Musician using iPad/tablet during performance instead of sheet music

I attended a chamber music concert this evening. A couple of the musicians in a sextet had iPads or the equivalent on their stands (violin and cello) instead of paper sheet music. How does this work exactly? I never saw the violinist touch the screen to advance the music. Can you set it up so the music scrolls down at the proper speed? The accompanist who plays for my college choir sometimes uses an iPad, but she does touch the screen to “turn the page.” This could certainly simplify the job of the orchestra/choir librarian.
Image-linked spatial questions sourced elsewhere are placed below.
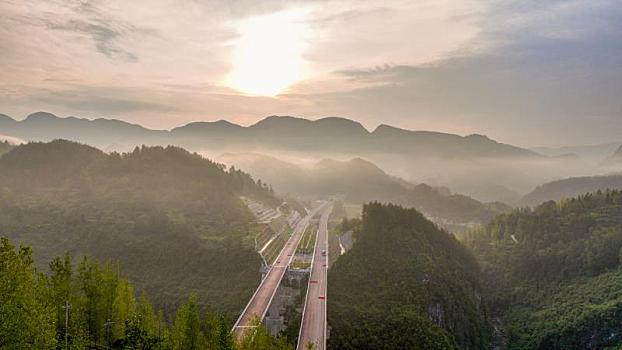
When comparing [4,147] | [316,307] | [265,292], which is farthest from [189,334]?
[4,147]

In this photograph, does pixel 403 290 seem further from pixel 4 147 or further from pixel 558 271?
pixel 4 147

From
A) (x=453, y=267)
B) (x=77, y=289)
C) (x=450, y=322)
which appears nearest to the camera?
(x=77, y=289)

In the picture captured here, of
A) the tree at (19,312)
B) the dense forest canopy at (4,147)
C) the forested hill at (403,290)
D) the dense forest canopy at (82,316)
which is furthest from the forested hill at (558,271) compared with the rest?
the dense forest canopy at (4,147)

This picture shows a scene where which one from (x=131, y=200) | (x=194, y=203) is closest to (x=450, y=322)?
(x=194, y=203)

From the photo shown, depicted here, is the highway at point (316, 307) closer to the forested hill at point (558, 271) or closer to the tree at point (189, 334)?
the tree at point (189, 334)

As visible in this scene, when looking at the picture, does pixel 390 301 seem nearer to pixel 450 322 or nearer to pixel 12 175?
pixel 450 322

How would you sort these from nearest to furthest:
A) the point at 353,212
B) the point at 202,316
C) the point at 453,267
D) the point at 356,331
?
the point at 356,331 → the point at 202,316 → the point at 453,267 → the point at 353,212

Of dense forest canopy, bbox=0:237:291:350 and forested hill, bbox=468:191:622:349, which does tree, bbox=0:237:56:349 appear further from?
forested hill, bbox=468:191:622:349

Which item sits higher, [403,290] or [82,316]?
[82,316]
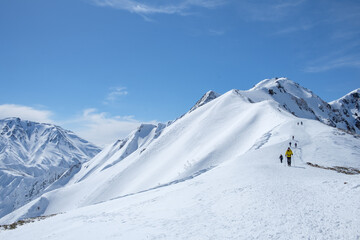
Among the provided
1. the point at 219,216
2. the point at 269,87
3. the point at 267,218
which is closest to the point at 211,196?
the point at 219,216

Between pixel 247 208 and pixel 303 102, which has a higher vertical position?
pixel 303 102

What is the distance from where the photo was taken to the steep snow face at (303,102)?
120 m

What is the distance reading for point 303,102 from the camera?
134 meters

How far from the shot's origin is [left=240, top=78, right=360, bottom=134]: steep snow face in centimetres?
12038

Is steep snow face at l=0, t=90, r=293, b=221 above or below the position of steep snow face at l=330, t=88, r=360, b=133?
below

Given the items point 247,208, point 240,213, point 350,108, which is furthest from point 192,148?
point 350,108

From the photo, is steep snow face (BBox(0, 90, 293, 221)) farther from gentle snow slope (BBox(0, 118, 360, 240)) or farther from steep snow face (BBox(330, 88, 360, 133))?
steep snow face (BBox(330, 88, 360, 133))

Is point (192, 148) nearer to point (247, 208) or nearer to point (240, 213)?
point (247, 208)

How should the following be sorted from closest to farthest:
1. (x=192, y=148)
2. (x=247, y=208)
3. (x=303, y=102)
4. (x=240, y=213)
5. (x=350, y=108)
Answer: (x=240, y=213) < (x=247, y=208) < (x=192, y=148) < (x=303, y=102) < (x=350, y=108)

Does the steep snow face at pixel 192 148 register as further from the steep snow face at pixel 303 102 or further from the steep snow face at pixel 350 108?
the steep snow face at pixel 350 108

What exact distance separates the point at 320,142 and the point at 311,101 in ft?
415

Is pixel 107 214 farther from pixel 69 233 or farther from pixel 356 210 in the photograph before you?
pixel 356 210

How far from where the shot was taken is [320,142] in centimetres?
3522

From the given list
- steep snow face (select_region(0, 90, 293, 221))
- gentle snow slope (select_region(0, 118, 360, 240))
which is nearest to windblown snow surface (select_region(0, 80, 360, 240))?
gentle snow slope (select_region(0, 118, 360, 240))
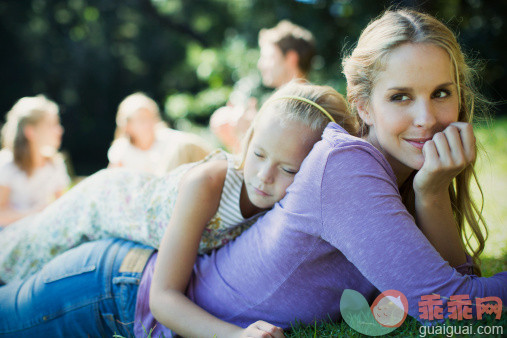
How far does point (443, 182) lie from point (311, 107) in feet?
2.05

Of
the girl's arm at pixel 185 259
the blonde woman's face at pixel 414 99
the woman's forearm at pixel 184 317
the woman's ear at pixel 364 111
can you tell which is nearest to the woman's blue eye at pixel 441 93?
the blonde woman's face at pixel 414 99

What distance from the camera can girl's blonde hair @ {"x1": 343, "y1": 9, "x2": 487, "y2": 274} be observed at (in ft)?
6.06

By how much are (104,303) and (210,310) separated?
54cm

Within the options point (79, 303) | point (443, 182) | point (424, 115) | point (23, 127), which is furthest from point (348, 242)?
point (23, 127)

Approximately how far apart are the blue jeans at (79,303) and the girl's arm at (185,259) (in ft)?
0.89

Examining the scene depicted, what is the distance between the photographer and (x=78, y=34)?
1991 centimetres

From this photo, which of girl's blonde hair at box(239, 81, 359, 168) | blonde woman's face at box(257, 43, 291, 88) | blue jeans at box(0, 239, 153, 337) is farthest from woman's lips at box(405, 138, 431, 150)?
blonde woman's face at box(257, 43, 291, 88)

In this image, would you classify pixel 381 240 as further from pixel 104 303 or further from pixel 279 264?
pixel 104 303

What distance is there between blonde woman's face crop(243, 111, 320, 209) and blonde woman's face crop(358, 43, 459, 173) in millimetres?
334

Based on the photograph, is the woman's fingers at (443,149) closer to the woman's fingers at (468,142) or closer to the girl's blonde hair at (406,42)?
the woman's fingers at (468,142)

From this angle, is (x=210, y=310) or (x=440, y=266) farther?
(x=210, y=310)

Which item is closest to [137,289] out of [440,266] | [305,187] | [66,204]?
[66,204]

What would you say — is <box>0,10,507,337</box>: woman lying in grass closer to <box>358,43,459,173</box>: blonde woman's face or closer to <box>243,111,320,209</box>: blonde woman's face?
Result: <box>358,43,459,173</box>: blonde woman's face

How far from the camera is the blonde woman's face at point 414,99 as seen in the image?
1.79 metres
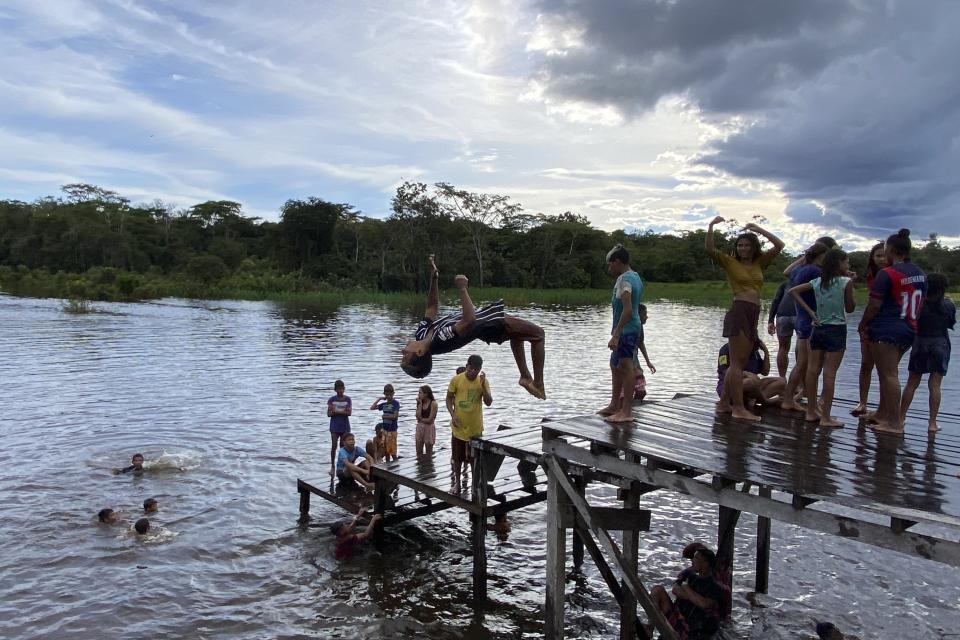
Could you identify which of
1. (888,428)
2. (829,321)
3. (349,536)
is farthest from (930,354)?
(349,536)

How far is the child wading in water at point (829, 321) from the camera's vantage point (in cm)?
807

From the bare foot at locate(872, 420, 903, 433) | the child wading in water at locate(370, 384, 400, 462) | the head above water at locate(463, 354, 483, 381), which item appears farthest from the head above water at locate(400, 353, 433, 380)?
the bare foot at locate(872, 420, 903, 433)

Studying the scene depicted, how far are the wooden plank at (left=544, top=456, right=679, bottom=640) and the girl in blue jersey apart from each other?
346cm

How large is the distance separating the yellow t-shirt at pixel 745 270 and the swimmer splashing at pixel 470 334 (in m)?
2.26

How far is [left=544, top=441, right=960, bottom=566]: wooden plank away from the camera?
4953 mm

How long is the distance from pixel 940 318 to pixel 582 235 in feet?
280

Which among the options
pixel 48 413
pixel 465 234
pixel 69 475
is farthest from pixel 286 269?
pixel 69 475

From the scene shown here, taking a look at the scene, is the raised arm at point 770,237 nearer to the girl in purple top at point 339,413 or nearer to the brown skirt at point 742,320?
the brown skirt at point 742,320

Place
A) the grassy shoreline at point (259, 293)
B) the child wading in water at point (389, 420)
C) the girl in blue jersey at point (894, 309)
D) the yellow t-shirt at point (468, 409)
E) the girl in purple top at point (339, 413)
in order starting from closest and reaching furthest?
the girl in blue jersey at point (894, 309)
the yellow t-shirt at point (468, 409)
the child wading in water at point (389, 420)
the girl in purple top at point (339, 413)
the grassy shoreline at point (259, 293)

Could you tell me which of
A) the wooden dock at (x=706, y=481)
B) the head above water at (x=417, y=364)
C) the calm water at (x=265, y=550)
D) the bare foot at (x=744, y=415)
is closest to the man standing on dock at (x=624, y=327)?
the wooden dock at (x=706, y=481)

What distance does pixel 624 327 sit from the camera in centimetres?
765

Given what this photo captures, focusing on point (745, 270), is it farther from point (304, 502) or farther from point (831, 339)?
point (304, 502)

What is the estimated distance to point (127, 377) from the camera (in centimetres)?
2588

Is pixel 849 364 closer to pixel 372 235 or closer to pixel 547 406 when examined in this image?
pixel 547 406
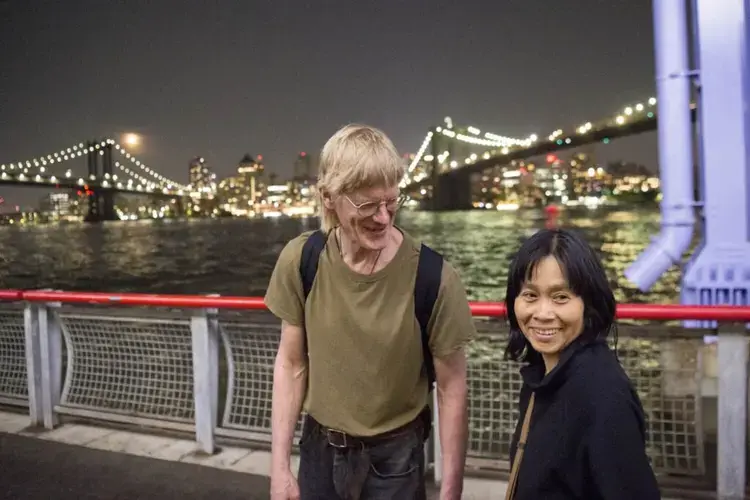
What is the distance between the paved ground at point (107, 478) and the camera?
10.4 ft

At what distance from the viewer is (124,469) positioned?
11.4 ft

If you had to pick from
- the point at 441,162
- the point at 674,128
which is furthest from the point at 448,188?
the point at 674,128

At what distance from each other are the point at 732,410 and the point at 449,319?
1879 millimetres

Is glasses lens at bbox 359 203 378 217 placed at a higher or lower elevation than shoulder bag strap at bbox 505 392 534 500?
higher

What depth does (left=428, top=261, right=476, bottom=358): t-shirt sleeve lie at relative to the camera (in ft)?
5.08

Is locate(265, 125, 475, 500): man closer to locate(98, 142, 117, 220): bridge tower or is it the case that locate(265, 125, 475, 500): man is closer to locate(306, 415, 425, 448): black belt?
locate(306, 415, 425, 448): black belt

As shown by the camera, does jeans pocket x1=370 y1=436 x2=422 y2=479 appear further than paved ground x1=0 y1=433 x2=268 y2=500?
No

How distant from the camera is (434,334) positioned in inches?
61.6

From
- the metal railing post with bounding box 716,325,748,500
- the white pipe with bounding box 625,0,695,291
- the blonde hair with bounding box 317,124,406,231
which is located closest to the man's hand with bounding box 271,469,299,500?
the blonde hair with bounding box 317,124,406,231

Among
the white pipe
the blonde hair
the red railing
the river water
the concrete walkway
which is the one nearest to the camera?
the blonde hair

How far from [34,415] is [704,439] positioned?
387 centimetres

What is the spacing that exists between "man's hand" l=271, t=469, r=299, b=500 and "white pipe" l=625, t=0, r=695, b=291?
526 centimetres

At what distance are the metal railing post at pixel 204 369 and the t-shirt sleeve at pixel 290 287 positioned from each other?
83.5 inches

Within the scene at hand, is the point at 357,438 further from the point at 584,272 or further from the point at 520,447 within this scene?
the point at 584,272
They may be using foot pedals like this.

Could have been using using a pedal-operated page turner, connected to the tablet via Bluetooth, like this one: iRig BlueTurn page turner - Overview - YouTube

Moved to Cafe Society.

Colibri
General Questions Moderator

OHHHH! <light bulb over head> I do recall the stagehand putting something on the floor. There was a cellist, and I assumed it was an anchor for his end pin. But now that I think of it, there were a couple of those little things on the floor.

I’ve been trying to get my wife–the church music director/pianist/organist/handbell director–to use a system like this, but she’s a Luddite (they worship Ludds).

Glory be to Ludd. Amen.

On our last cruise, there was a string quartet and they all used electronic pads and the pedals. Interestingly, at one point, the violinists swapped pads. Maybe they decided to switch the parts they were playing for that selection?

If you’re playing lots of music that you have to read, a tablet is the way to go.
You can find the piece quickly and it’s backlit, a godsend in most places. Even mediocre players like me with just 20 simple childrens’-mass songs love them.

I can see where the backlighting would be fantastic.

What software do you use? Where do you get the music? Is it like books, where you go to the sheet music site, and you can order a paper copy or a digital copy?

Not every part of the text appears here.